# Ce que vous ferez:
A: D'après le texte sur le cogito de Descartes, en combien de lignes le contenu formel du cogito est-il énoncé ?
B: Recopiez fidèlement le passage du texte sur le cogito qui commence par « La réponse, inédite, est » et se poursuit jusqu'à « pensée consciente d’elle-même. ».

La pensée du renversement d’elle-même

Tout le monde connaît la formule « Je pense donc je suis ». Oui, mais encore ? Je suis une substance pensante… En substantifiant la pensée en « l’âme ou l’esprit », Descartes « matérialise » dans la pensée un être qui, pour lui, coïncide avec le moi. En fait, il s’agit d’un être pensé ; un être qui n’existe que dans la pensée, mais qui, pour Descartes, existe réellement, car il subsiste en tant que substance simple (simplement pensante). Partant de cette simplicité, Descartes suppose alors pouvoir, logiquement, instituer la prise de conscience de cette pensée comme vérité première de toute la philosophie et de la science.

Ainsi, la pensée qui d’abord pense tout sauf elle, finit par se penser elle-même. Et c’est cette pensée consciente qui va peu à peu être « chosifiée » en conscience. Comme s’il s’agissait d’une réalité… C’est dire que cette pensée qui contient l’existence (en substance) se voit investie de la garantie divine invoquée là pour fonder, à l’absolu, le renouvellement des principes d’identité de l’être et de non-contradiction de la pensée.

Coup d’envoi de la modernité, c’est là, en 12 lignes, le contenu formel du cogito.

Autrement dit, dans la réalité, le réel se présente ; dans la pensée, le réel se représente ; c’est une représentation. Mais alors : d’où vient qu’on puisse considérer quelque chose dans la pensée comme réel ? D’où vient cette réalité non réelle (métaphysique) ?

La réponse, inédite, est esthétique, cela vient : de la conscience d’un sentiment, le sentiment d’unité de soi ; sentiment qui cristallise le moi du « je pense » et l’identifie comme réalité intérieure – qui n’existe pas – mais qui subsiste, parce que ressentie avec la même intensité que le sont les sensations de la réalité matérielle extérieure au « moi »… On le voit, cette « existence » d’une réalité intérieure dérive directement de la sensibilité, c’est-à-dire d’une dimension non pas cognitive mais sensible – esthétique : la pensée consciente d’elle-même.

Je soutiens donc un point de vue difficile, mais qui s’impose par la première prise de conscience : la subjectivité s’avère le fondement permanent de l’objectivité.

Or cette dimension sensible d’emblée, cette sensibilité de la conscience esthétique renversée sur la rationalité, aboutit à une thèse imprévue : l’évidence formelle construite par la raison d’un seul ne peut plus être la vérité absolue pour tous ; désormais, c’est le sentiment d’évidence des sujets qui constitue le pivot de la vérité… en ouvrant un dialogue dans les trois ordres du vrai scientifique, du bien moral et du beau artistique !

# Section des données:

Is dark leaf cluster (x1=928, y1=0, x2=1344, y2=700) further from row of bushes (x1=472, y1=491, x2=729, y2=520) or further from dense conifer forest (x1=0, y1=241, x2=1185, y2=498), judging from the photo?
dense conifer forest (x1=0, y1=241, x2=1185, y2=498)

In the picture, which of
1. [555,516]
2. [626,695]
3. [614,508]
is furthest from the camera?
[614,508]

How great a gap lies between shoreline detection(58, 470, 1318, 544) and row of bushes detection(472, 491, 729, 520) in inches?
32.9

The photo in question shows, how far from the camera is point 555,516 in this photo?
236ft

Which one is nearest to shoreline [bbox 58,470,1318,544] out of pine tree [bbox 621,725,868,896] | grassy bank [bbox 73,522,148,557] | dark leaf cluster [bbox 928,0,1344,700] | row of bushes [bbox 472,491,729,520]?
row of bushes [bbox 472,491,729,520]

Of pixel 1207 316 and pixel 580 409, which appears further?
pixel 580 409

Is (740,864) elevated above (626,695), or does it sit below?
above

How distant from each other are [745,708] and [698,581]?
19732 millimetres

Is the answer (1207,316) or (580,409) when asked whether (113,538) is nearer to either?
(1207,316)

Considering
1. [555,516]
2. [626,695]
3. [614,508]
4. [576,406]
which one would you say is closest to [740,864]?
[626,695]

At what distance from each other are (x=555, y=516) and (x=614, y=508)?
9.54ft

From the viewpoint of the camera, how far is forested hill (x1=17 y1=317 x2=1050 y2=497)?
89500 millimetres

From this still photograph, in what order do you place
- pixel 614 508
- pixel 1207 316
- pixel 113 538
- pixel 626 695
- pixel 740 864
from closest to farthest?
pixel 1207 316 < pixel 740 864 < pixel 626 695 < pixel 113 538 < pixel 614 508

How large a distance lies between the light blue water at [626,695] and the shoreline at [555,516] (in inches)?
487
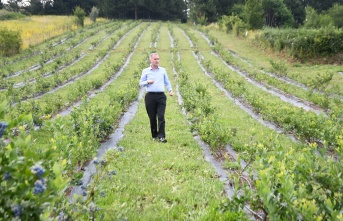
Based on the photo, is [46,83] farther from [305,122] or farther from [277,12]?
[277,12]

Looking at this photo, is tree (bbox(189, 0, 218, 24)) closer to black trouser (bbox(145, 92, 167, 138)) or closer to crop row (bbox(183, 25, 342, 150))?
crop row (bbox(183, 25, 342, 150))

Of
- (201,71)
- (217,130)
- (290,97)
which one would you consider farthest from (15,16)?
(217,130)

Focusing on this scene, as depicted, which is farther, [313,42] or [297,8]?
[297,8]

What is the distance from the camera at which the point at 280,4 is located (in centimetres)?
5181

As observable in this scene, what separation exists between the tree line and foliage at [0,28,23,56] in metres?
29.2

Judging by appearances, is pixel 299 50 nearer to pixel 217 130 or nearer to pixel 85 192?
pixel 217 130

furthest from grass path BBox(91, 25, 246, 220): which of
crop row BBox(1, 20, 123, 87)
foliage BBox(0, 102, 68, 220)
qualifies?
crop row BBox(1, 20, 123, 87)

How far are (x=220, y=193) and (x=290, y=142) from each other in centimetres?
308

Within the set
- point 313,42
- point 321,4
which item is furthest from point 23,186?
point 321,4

...

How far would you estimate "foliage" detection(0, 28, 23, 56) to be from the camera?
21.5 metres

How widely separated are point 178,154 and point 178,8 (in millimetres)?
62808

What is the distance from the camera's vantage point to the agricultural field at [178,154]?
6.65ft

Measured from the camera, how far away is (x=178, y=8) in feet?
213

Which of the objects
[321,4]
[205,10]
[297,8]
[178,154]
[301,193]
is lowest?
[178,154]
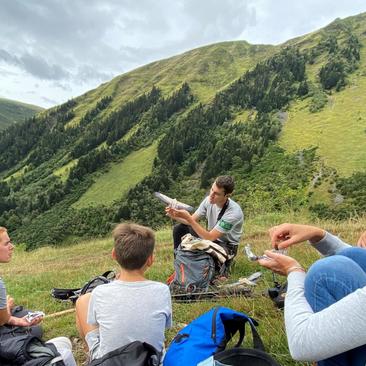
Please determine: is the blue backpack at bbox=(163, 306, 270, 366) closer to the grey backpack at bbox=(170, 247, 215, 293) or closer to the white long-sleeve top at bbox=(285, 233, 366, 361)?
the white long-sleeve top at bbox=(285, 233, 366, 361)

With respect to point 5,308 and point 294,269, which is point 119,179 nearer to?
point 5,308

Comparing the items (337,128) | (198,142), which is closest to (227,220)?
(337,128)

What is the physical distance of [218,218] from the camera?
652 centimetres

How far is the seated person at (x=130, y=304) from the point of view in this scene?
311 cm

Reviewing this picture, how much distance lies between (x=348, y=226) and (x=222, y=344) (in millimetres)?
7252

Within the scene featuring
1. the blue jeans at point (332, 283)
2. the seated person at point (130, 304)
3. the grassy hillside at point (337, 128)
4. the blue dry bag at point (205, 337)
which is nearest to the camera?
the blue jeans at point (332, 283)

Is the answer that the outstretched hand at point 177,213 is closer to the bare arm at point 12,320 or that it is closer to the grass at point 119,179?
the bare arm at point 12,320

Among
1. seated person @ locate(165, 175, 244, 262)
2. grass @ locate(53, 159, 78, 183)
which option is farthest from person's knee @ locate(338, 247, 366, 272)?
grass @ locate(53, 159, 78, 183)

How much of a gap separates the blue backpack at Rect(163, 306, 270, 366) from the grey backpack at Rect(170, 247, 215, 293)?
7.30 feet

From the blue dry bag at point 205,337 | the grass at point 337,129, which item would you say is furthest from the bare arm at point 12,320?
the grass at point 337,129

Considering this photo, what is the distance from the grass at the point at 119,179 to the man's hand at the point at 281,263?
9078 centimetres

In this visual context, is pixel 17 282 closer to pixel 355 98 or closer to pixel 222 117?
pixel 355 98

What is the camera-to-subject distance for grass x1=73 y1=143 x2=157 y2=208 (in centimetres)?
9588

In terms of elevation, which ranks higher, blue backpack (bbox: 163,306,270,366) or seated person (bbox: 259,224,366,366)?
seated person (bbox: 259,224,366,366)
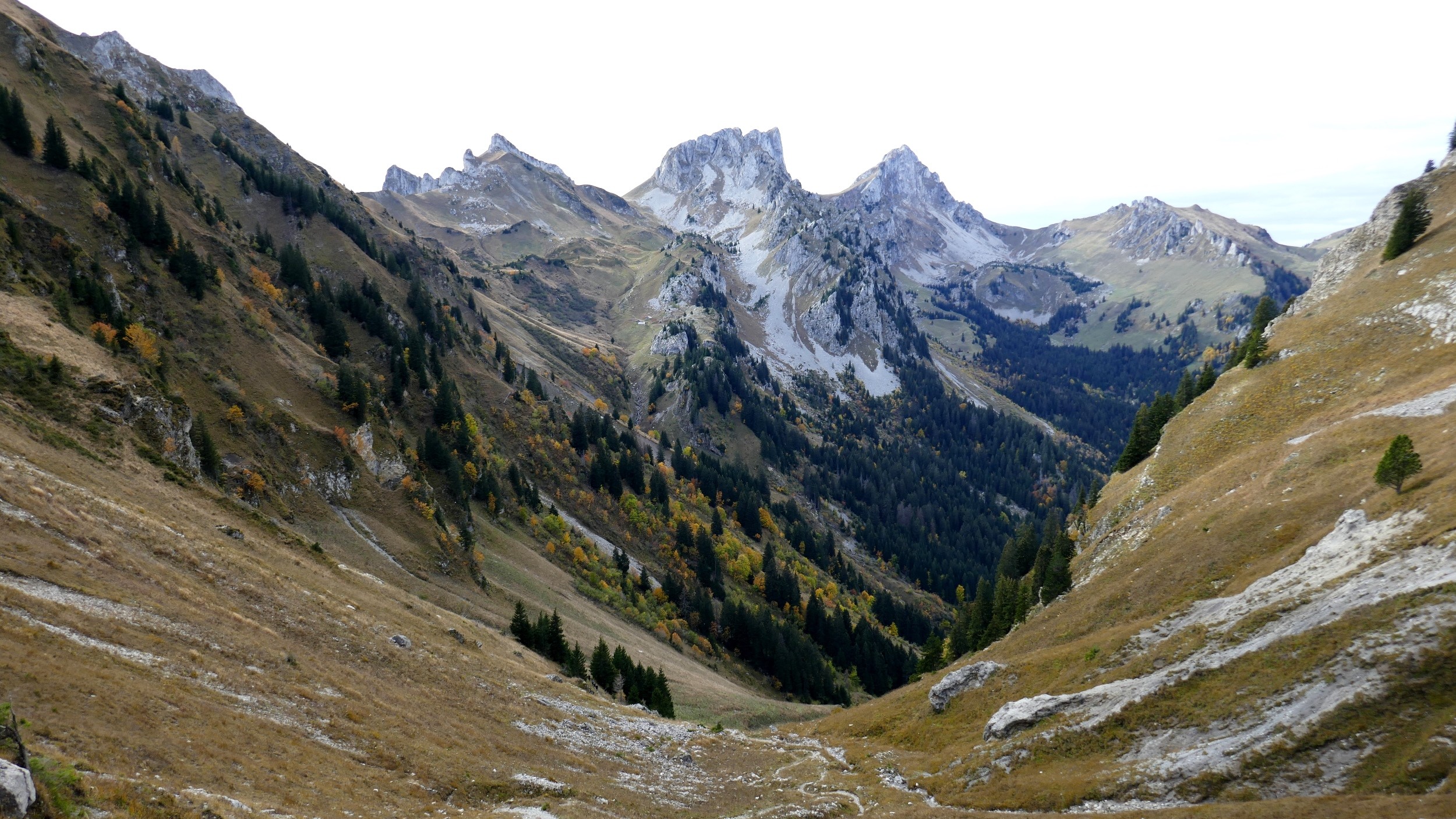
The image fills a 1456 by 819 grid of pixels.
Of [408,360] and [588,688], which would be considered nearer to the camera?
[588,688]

...

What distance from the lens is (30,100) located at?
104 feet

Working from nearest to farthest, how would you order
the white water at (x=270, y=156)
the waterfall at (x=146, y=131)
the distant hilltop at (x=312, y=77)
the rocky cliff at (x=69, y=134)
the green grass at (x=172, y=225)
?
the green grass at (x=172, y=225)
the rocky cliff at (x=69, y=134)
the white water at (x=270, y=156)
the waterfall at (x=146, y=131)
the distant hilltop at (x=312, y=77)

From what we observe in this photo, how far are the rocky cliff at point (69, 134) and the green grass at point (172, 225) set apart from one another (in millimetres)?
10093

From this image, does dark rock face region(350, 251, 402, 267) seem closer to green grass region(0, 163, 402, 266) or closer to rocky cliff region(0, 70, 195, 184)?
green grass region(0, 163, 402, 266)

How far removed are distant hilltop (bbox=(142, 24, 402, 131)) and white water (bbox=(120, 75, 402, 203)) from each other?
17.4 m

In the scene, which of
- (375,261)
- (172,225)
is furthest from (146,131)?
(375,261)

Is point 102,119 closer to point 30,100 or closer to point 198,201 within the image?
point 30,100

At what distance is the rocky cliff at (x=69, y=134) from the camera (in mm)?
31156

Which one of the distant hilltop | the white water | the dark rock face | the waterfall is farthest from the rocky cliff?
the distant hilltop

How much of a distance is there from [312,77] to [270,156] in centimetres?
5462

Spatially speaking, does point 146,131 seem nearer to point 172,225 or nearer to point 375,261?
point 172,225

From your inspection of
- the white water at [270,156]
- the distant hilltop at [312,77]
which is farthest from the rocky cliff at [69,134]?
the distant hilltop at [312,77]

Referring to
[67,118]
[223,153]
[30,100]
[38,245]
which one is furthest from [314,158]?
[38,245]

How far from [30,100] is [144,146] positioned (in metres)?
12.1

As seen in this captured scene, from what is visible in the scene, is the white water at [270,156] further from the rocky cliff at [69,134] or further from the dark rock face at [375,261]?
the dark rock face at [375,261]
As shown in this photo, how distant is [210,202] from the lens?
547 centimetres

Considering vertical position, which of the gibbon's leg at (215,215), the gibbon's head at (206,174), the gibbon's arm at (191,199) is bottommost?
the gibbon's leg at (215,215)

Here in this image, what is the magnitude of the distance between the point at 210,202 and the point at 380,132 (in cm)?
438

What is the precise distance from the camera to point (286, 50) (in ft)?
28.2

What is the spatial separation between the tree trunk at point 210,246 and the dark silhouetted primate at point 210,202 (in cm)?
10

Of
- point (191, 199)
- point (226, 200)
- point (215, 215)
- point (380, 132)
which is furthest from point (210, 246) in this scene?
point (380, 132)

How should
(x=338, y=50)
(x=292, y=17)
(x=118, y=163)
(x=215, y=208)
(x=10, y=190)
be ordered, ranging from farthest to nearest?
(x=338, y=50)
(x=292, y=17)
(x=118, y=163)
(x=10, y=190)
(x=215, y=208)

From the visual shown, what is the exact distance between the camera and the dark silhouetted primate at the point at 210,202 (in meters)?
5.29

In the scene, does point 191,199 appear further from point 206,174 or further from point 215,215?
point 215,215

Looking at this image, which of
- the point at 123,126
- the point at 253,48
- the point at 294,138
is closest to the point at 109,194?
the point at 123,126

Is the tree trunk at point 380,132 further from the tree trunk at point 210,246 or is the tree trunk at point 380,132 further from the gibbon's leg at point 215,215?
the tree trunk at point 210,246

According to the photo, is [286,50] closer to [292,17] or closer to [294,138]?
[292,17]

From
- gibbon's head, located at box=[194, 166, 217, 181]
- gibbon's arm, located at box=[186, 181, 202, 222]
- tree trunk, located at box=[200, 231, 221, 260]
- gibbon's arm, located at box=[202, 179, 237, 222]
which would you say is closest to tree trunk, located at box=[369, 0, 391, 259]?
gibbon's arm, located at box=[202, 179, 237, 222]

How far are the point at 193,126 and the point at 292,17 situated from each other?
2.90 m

# Résultats finaux:
A: En 12 lignes.

B:
La réponse, inédite, est esthétique, cela vient : de la conscience d’un sentiment, le sentiment d’unité de soi ; sentiment qui cristallise le moi du « je pense » et l’identifie comme réalité intérieure – qui n’existe pas – mais qui subsiste, parce que ressentie avec la même intensité que le sont les sensations de la réalité matérielle extérieure au « moi »… On le voit, cette « existence » d’une réalité intérieure dérive directement de la sensibilité, c’est-à-dire d’une dimension non pas cognitive mais sensible – esthétique : la pensée consciente d’elle-même.